Но важен не чеснок, а идеи. Ими упражнял свой ум Павел Артемьевич Костряков, несмотря на то, что ведическое славянство, это жестокое и тёмное праотцовство, пользовалось очень малой популярностью в их городке. Его уважали разве что среди небольшой горстки язычников, раздающих листовки, от которых честной народ шарахается, будто там споры сибирской язвы. И так как из Москвы, с повеления патриарха Кирилла, последовали указы об ужесточении наказаний для сектантов, а переписанный в парламенте заново закон «О сектах» после «эзотерических» 90-х расширял это понятие настолько, что туда рисковали попасть даже представители той безобидной горстки, Павел Артемьевич со своим новым и для многих неожиданным увлечением шансов имел мало. Особенно ввиду того, как крепко и деятельно разразилась дружба главнокомандующего и патриарха, сошедшихся на мессианской судьбе России и многих других высоких материях. От этого завязались узы и между чиновниками и священнослужителями, руководителями административных центров и митрополитами: посыпались проекты, бюджетные средства, замаячило духовное возрождение нации… И хоть со всем Костряков соглашался и всё приветствовал как избавление от тех же самых кашпировских, которые всё лечат и ораторствуют по всей стране, не мог он не чувствовать некоторую узость нового курса.
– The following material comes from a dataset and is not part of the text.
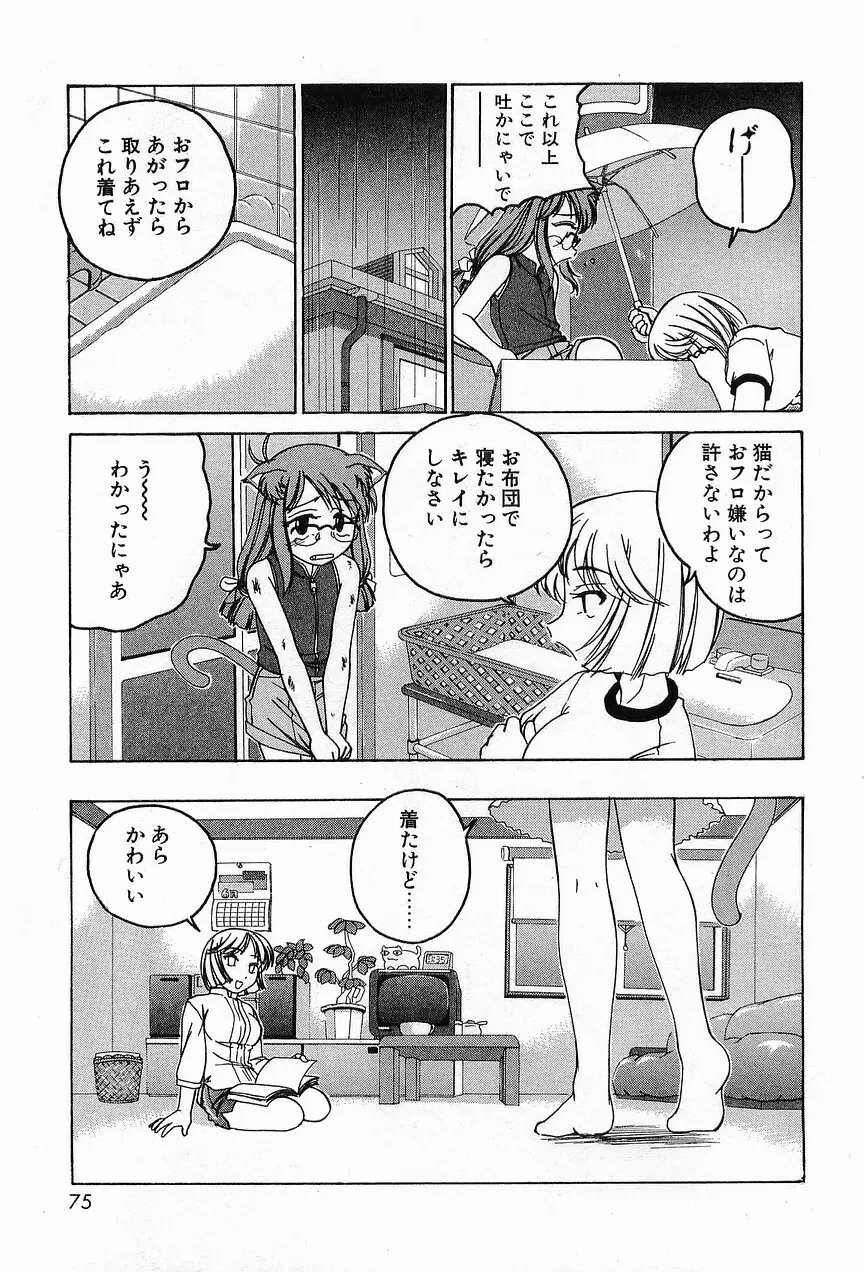 ガラムマサラはかくし味♡ Page.79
Коробило его вот что: хоть язычество из православия не изжили, но нападают на него с каждой паперти, как на индийскую йогу, и не признают этого нападения, и в конечном итоге губят сам корень нашей истории, пуская его забвение в людских умах. Поэтому он и считал, что культурой древних славян (а их теософия и космогония представляла для Павла Артемьевича, человека всё-таки светского до мозга костей, именно срез культуры), праотцов, нельзя так запросто разбрасываться, вменять её всю узким специалистам, её надо чтить, исследовать и возрождать, и прививать знание о ней массам (именно эту прививку он готов был взять на себя).
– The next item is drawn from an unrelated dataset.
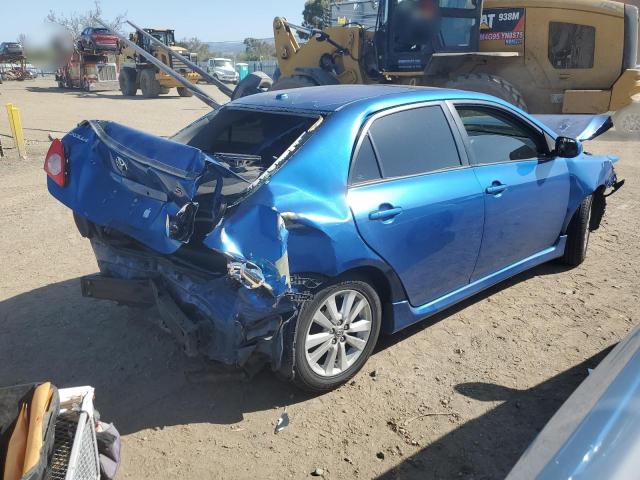 2010 Toyota Corolla Base VIN: 1NXBU4EE3AZ337468 Lot: 54087024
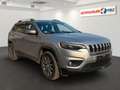 Jeep Cherokee 4WD Automatik LED Leder SHZ PDC Grau - thumbnail 3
Первое, что он сделал, ощутив масштабность своей идеи, – встретился с культурологом-североведом Сергеем Ивановичем Бахрушиным. Тогда Костряков говорил очень осторожно и даже поскорее хотел отделаться от словоохотливого Бахрушина, уйти, потому что ещё прискорбно мало знал о предмете и тяготился очевидным своим невежеством. Но Бахрушин, смекнув о музее (хотя Костряков о нём и словом не обмолвился), совершенно не желал ничего примечать, на все лады воспевая исследовательскую и иную перспективность заинтересовавшего господина экс-мэра предмета. Мы не будем передавать всё, о чём узнал в тот день Костряков от Бахрушина, кроме того, что имело непосредственное влияние на судьбу Нежина, распластавшегося ныне под яблоней.